Excerpted text:
::::::::

I haven’t taken them to the grocery store since….

 

 

Random Thoughts

Twins: When does it get easier?

A few weeks ago, I was shopping ALL BY MYSELF (thank you in laws!) when I saw a mom pushing a double stroller with two infant car seats, a backpack diaper bag and Starbucks in hand and my mind flooded with memories.

I wanted to run to her and say “I have twins too! They’re almost 4! I used to have the same stroller!” And she’d probably meet my eyes with a nice smile and say “great, have a good day.” OR, oooooorrrrrrrrrr she could have responded with the same level excitement and we’d talk back and forth with the usual questions between moms of twins and 5 minutes later we’d know everything about each other and become best friends. Honestly, the latter is more likely because that’s just how twin moms roll. And even moms with 30 year old twins approach me with that level of excitement.  It’s this amazing, community where we’re the only ones who get each other, and I thank God for the moms I met when the girls were babies and are still amazing, encouraging friends today.

Faith & June at about 4 months

I never caught up with the stranger, it would have required me running across the parking lot and that would have been just weird, so we’ll never know the outcome of that conversation; but I imagine that somewhere along the line she’d ask me when does it get easier? I’d have to respond honestly, through bags under my eyes, “I’m still wondering the same thing almost 4 years later.” Granted, my sleep deprivation is not from the twins, but from my super busy, teething 9 month old, nevertheless, the twins exhaust me more than anything I’ve ever experienced. I don’t think anything has gotten easier, things just change along the way.

Instead of worrying about whether or not to wake up the other twin when one wakes up in the middle of the night, I’m just trying to get them to stop jumping around like monkeys and go to sleep (isn’t it always about sleep? Someone please tell me when it stops being all about sleep) after a long day of  talking over each other asking “why” EVERY SINGLE MOMENT ABOUT EVERY SINGLE THING ALL DAY LONG.

Instead of two crying, cranky babies, I’m breaking up yet another argument between them and patching hurt feelings.

Instead of managing two babies into EVERYTHING and saying “no” 4738920789542 times a day, I’m managing different learning styles and teaching two completely opposite kids the same thing at the same time. I’m constantly amazed how God designed these girls with the same DNA to be so different in so many ways.

::::::::

Provided information:
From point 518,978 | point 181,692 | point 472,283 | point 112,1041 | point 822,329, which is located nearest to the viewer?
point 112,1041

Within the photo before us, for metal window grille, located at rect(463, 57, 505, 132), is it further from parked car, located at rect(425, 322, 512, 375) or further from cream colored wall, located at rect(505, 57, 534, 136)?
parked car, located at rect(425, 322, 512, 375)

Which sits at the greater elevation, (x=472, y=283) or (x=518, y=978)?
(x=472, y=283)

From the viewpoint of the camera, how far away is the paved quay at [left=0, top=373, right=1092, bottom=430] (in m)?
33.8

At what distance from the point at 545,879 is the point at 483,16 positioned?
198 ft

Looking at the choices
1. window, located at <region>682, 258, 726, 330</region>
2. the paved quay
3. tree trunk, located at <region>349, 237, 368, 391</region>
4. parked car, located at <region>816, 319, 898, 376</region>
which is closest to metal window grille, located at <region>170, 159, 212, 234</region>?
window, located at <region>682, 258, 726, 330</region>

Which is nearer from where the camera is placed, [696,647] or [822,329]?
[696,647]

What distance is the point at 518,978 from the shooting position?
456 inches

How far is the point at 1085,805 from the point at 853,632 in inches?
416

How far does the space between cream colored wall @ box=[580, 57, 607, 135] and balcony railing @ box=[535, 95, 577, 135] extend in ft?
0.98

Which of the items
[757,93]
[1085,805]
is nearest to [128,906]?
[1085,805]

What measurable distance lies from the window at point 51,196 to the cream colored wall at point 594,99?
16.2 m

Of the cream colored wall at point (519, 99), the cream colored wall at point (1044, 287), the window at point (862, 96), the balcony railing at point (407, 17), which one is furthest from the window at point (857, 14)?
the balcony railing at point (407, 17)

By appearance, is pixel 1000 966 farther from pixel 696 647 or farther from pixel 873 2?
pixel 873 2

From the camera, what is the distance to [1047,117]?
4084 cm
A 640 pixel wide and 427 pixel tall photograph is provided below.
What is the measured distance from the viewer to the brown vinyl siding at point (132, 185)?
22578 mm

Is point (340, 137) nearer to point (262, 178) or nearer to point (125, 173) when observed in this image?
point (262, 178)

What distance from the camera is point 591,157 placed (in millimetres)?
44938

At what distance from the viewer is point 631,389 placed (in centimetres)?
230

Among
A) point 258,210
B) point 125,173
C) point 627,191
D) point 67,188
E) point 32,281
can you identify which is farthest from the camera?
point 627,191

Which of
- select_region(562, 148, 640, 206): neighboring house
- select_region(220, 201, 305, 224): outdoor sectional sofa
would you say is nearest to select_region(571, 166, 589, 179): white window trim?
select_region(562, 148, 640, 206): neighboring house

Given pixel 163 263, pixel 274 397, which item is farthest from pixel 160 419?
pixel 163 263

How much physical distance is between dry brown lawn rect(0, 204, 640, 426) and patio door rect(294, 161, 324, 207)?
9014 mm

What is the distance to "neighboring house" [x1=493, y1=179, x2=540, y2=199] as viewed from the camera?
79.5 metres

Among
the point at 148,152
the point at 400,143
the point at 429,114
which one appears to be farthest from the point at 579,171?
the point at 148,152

::::::::

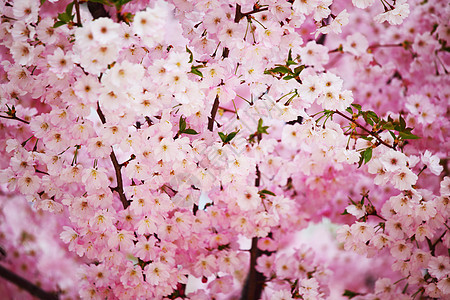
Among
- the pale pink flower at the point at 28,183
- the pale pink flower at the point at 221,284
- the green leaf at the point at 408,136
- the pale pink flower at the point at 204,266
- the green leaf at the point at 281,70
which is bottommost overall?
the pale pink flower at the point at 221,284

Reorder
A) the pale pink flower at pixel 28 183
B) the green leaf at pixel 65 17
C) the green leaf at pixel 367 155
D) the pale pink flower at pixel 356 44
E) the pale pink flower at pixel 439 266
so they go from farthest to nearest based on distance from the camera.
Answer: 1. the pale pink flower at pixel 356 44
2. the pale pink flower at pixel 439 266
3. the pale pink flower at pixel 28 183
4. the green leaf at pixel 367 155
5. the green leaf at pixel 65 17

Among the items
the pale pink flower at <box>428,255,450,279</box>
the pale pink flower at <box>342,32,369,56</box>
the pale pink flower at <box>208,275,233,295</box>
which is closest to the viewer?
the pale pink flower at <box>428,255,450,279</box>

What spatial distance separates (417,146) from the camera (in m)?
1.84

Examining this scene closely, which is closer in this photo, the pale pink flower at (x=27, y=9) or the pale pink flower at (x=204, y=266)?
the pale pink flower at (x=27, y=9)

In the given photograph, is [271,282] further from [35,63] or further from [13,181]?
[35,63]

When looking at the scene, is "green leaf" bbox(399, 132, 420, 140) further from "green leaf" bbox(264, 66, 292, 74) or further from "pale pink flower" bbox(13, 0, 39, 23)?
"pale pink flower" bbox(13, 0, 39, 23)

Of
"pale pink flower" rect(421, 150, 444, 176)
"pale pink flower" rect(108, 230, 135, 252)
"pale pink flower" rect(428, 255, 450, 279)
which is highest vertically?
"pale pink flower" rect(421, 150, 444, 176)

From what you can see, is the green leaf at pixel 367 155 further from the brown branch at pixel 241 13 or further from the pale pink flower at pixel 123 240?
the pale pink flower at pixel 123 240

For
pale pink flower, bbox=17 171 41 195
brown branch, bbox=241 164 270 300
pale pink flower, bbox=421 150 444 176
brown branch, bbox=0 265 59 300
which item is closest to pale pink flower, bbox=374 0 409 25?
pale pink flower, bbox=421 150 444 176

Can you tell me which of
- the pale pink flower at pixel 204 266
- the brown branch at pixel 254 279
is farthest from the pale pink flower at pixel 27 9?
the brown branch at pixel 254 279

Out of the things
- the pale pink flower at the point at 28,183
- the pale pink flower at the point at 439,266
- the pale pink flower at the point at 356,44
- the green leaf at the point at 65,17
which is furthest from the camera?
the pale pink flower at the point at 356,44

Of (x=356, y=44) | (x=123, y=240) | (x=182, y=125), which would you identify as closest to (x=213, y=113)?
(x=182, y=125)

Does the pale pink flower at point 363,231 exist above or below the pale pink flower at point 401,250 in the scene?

::::::::

From the post about raising twins, reproduce the passage starting with "Faith & June" and going on through "along the way.".

Faith & June at about 4 months

I never caught up with the stranger, it would have required me running across the parking lot and that would have been just weird, so we’ll never know the outcome of that conversation; but I imagine that somewhere along the line she’d ask me when does it get easier? I’d have to respond honestly, through bags under my eyes, “I’m still wondering the same thing almost 4 years later.” Granted, my sleep deprivation is not from the twins, but from my super busy, teething 9 month old, nevertheless, the twins exhaust me more than anything I’ve ever experienced. I don’t think anything has gotten easier, things just change along the way.